SARS-CoV-2 Testing Service

I really enjoy working at the Francis Crick Institute and I am really proud to have worked on the SARS-CoV-2 Testing Service. It’s all quite different from mobile networks

Find out how @TheCrick worked with @uclh NHS Foundation Trust and Health Services Laboratories to set up a SARS-CoV-2 testing service in just two weeks that has now carried out over 30,000 tests.

The full article is published in Nature

How do Covid-19 tracing apps work and how do they comply with EU-GDPR?

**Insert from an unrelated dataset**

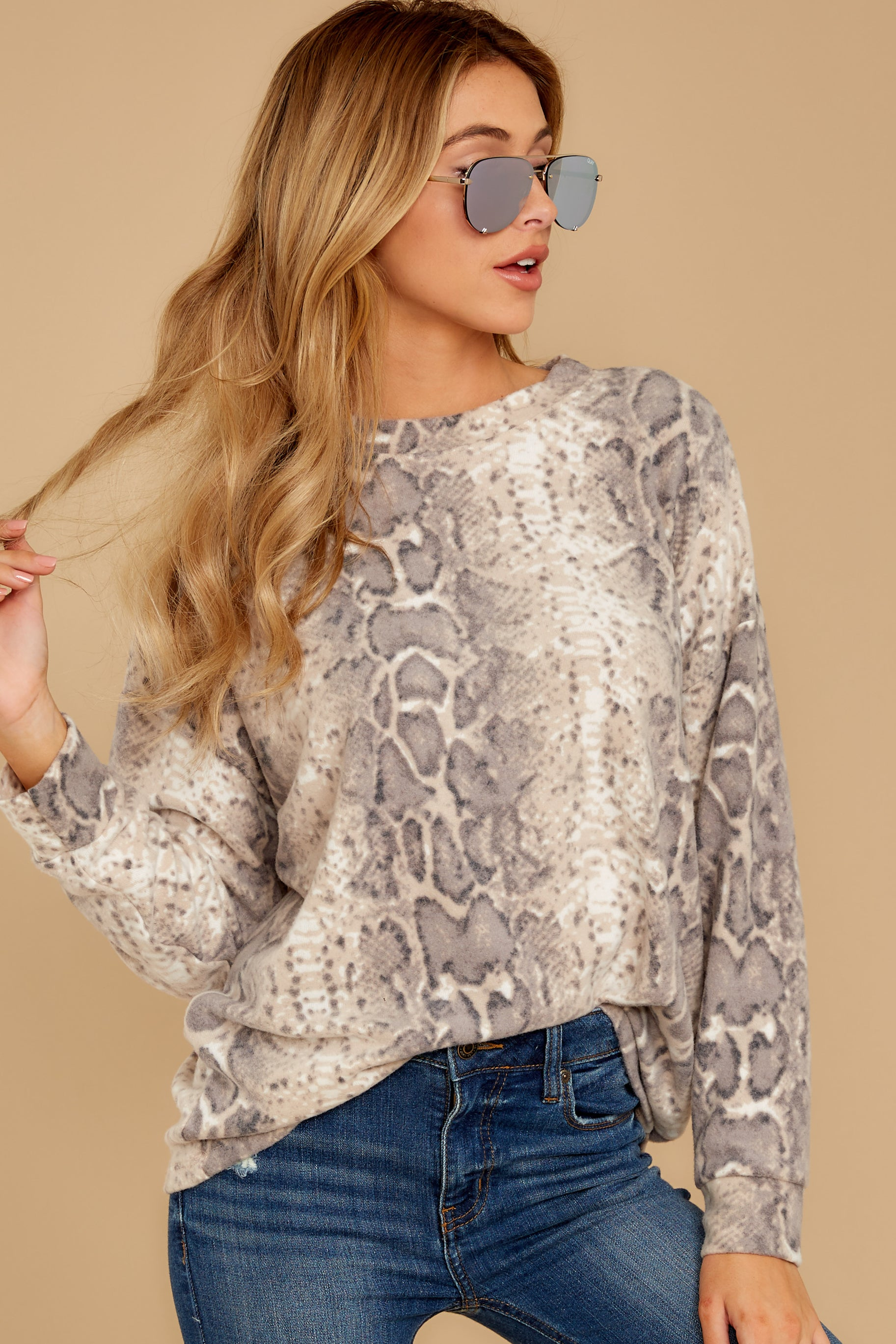 5 All Too Well Taupe Snake Print Top at reddressboutique.com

The UK is trialling its Covid-19 contact tracing application which tracks human interactions. The app uses Bluetooth Low Energy (BLE) communications between smartphones for registering handshakes’ duration and distance. This data is then uploaded to a centralised database so that if a user self-registers as Covid-19 positive, the centralised service can push notifications to all ‘contacts’. This is a highly centralised model based around relaying all users ‘Contact Events’ together with user self-assessments of Covid-19 symptoms.

A user can self-report having the symptoms of Coronavirus. They cannot report a positive test for Coronavirus as there is no way of entering either an NHS_ID or a Test_ID. Technically the UK mobile app does not match the mobile App ID against the user’s NHS ID and there is no mapping between the app and NHS England’s Epic system. This approach allows for greater anonymity as the centralised database will not be recording a user’s NHS identifier. The downside of this approach will be a higher percentage of false positives and contact notifications .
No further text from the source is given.